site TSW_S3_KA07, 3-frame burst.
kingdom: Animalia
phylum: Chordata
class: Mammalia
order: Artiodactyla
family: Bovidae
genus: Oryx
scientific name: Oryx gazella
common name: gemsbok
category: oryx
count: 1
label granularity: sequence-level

+ + + + +

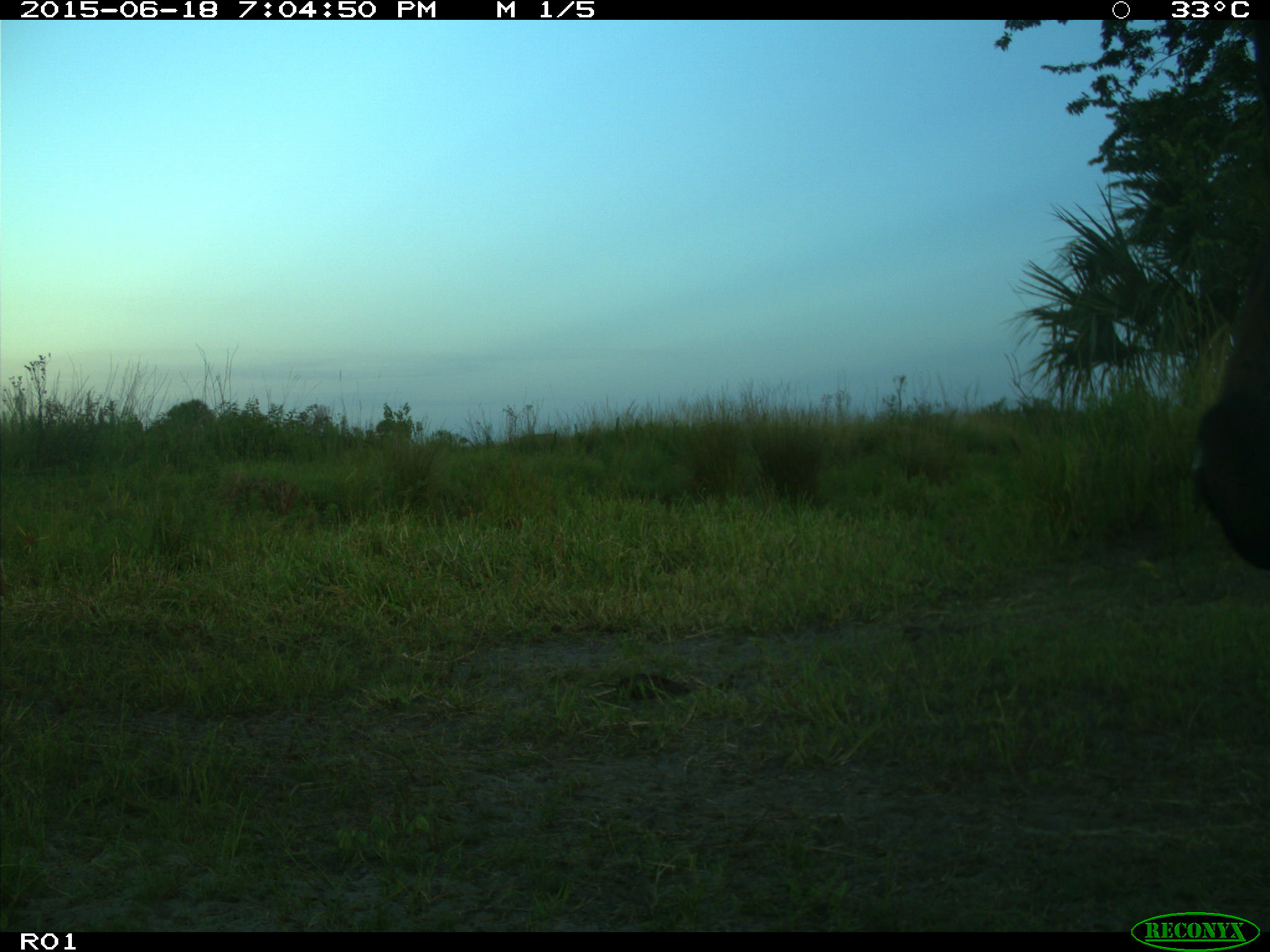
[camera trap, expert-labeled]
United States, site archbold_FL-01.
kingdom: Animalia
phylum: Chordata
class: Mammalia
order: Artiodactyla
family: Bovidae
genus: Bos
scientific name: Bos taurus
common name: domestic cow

+ + + + +

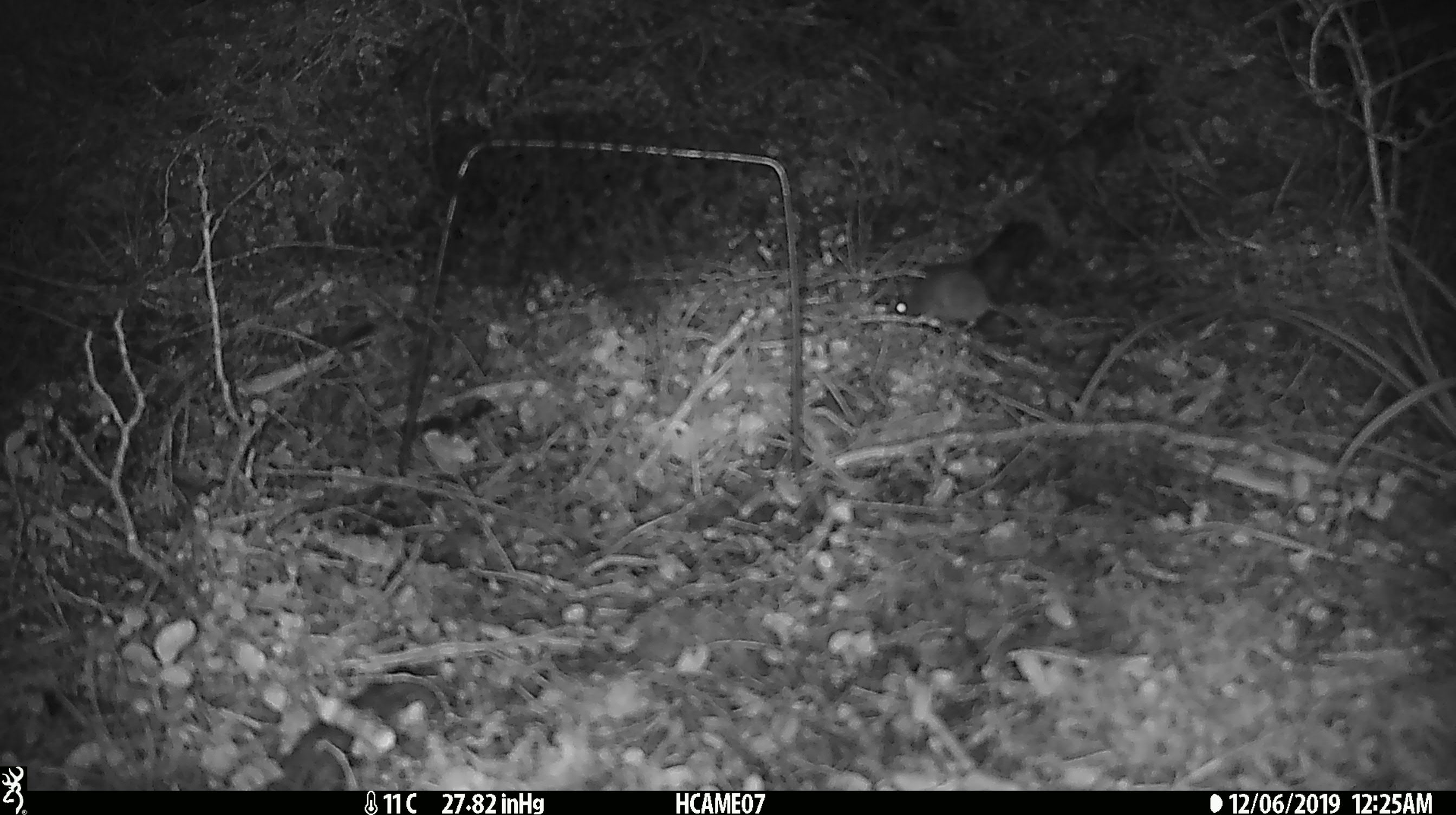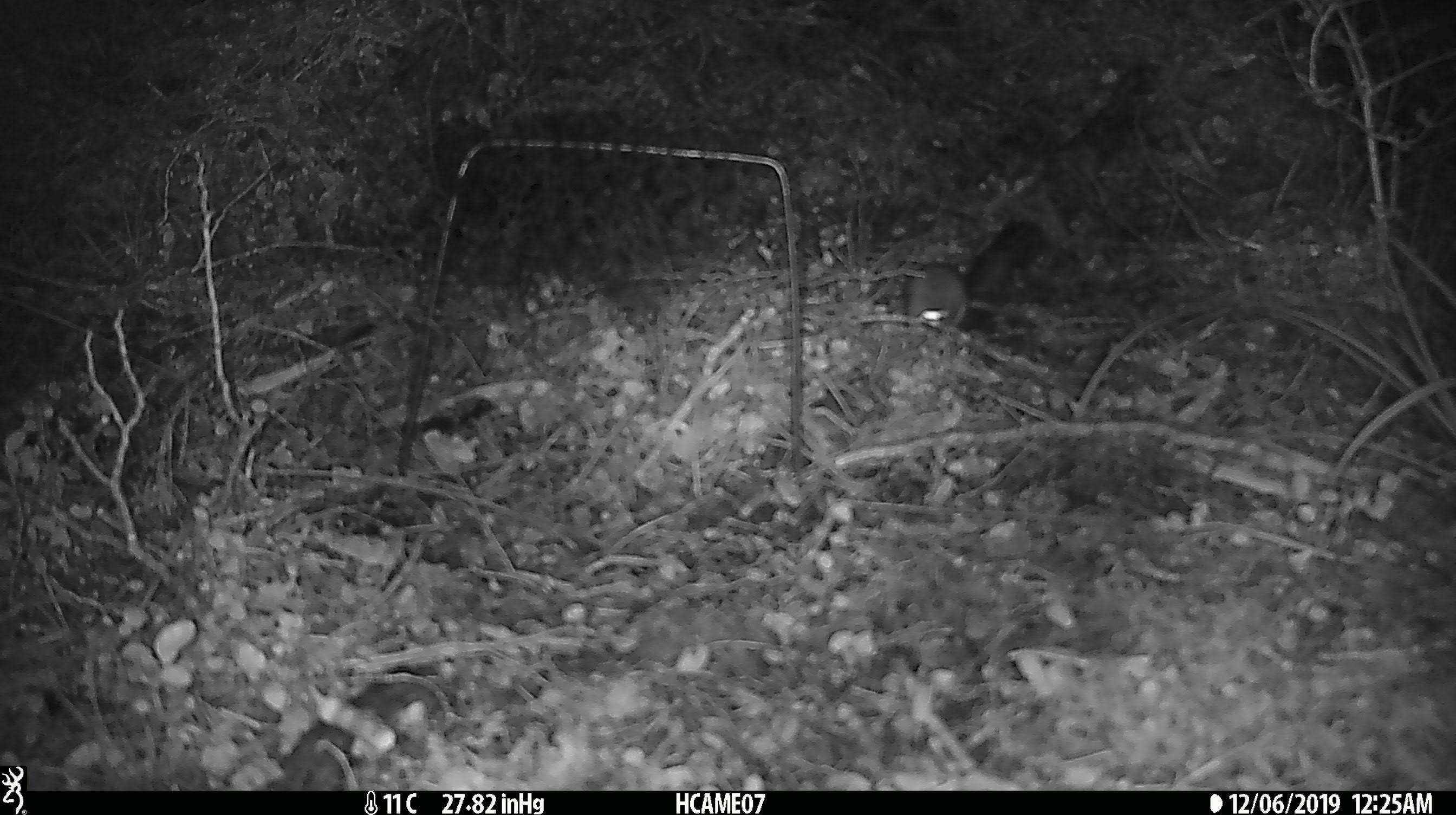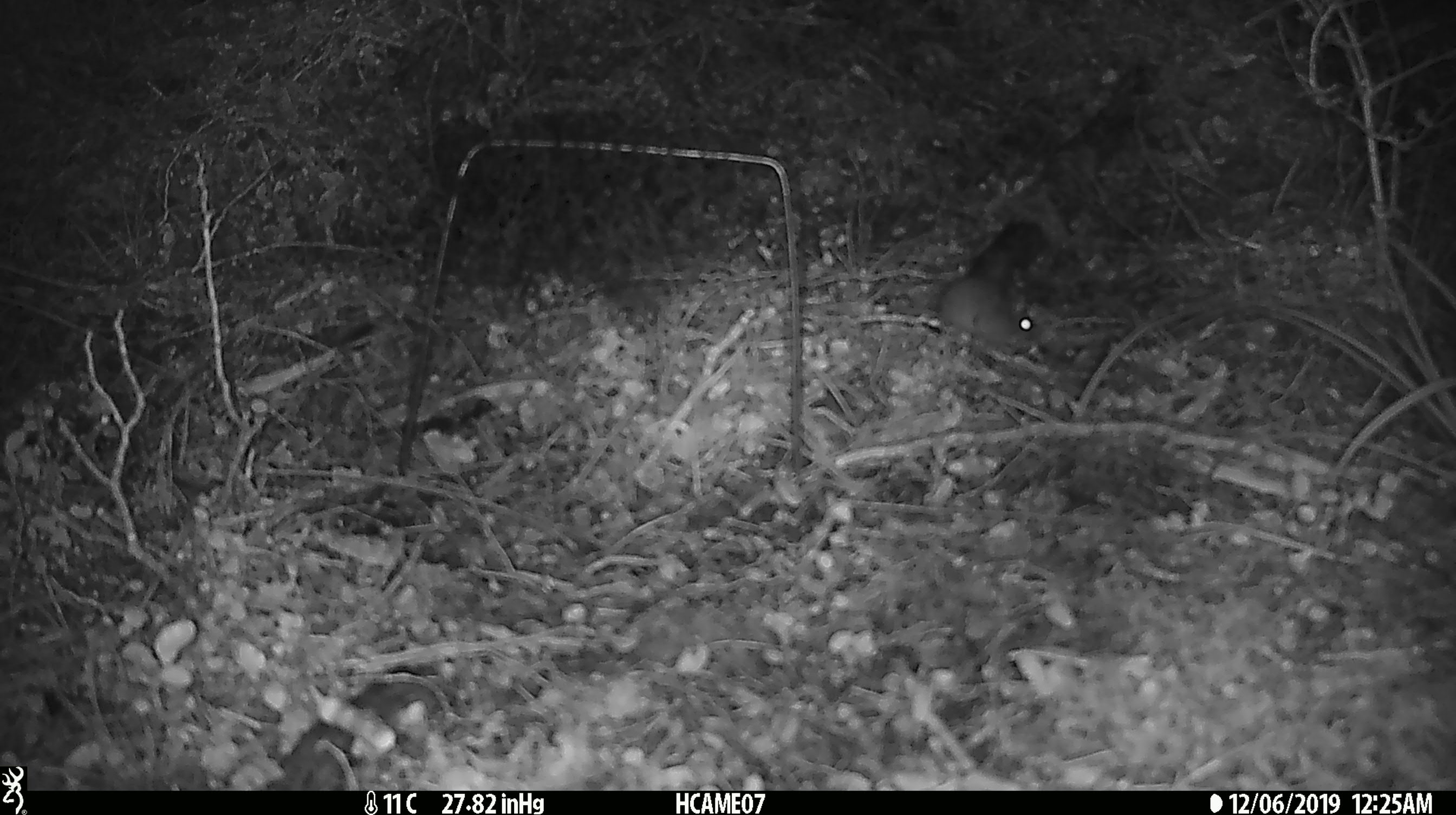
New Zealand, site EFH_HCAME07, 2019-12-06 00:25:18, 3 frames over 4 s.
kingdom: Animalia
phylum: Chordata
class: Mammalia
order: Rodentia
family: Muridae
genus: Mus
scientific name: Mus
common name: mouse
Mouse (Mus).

+ + + + +

§ To do:
What do the lines above say from the one containing "site TSW_S3_KA07, 3-frame burst." down to the one containing "label granularity: sequence-level"? Return them exactly, both end lines included, and only them.

§ Your response:
site TSW_S3_KA07, 3-frame burst.
kingdom: Animalia
phylum: Chordata
class: Mammalia
order: Artiodactyla
family: Bovidae
genus: Oryx
scientific name: Oryx gazella
common name: gemsbok
category: oryx
count: 1
label granularity: sequence-level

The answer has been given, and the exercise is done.